From this considerable ooze comes an opportunity for the University of Cincinnati. The Bearcats should be doing everything they can to seek admission to the Big East, or whatever it will be called when all the power-brokering is done. UC should be at Big East commissioner Mike Tranghese's doorstep, bearing gold, frankincense, myrrh and TV-market ratings.
It's a no-brainer on all fronts. The most obvious is, UC can't afford to be left behind. There's too much at stake for everyone. Would you rather watch the Bearcats play Syracuse at Nippert Stadium every other year? Or Houston?
Big-time college football is a cannibal's game. Eat or be eaten. If you are not in a league with a BCS tie, you are an appetizer. Last year, revenue from Bowl Championship Series football games came in at $114 million. About $109 million of that went to BCS schools.
The Big East has lost Miami and Virginia Tech. It's rumored to be looking to form a conference of football- and basketball-playing schools, and it's pondering adding C-USA members. The Big East has six schools playing both sports now: Boston College, Rutgers, Pitt, West Virginia, Syracuse and Temple. (Temple will be replaced by Connecticut in 2005.) It needs eight to retain its BCS membership.
That means, probably, adding Louisville and ...
Run, Bearcats, to Tranghese's door.
Who cares about Conference USA? It's a geographical absurdity. There are few rivalries for UC, and fewer good reasons for Cincinnati to be doing anything sporting in Fort Worth, Texas, home of their bitter rivals, the TCU Horned Frogs.
But what about West Virginia? Or Pitt? Those are name schools, less than a tank of gas away. We haven't even mentioned seeing the UConn women playing at Shoemaker Center every winter. Or the Syracuse men.

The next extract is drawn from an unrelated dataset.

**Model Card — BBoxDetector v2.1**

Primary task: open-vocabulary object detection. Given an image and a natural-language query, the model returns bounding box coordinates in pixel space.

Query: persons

UC athletic director Bob Goin declined to comment publicly Wednesday. Goin was the A.D. at Florida State when the Seminoles dropped their independent status and joined the ACC. He understands completely the importance of the right conference affiliation.
UC would be a good fit for the Big East, geographically, financially and academically. The TV market is on a par with Pittsburgh. The university's academic reputation is solid, even as image problems linger with the basketball program. Cincinnati isn't a day trip for Boston College. Neither was Miami.
Goin should be salivating at the possibility of getting Cincinnati into the Big East. There is an unfortunate aroma veiling college sports now, thanks to the ACC's shoplifting of Miami and Virginia Tech. That doesn't mean the University of Cincinnati can't emerge smelling like a rose.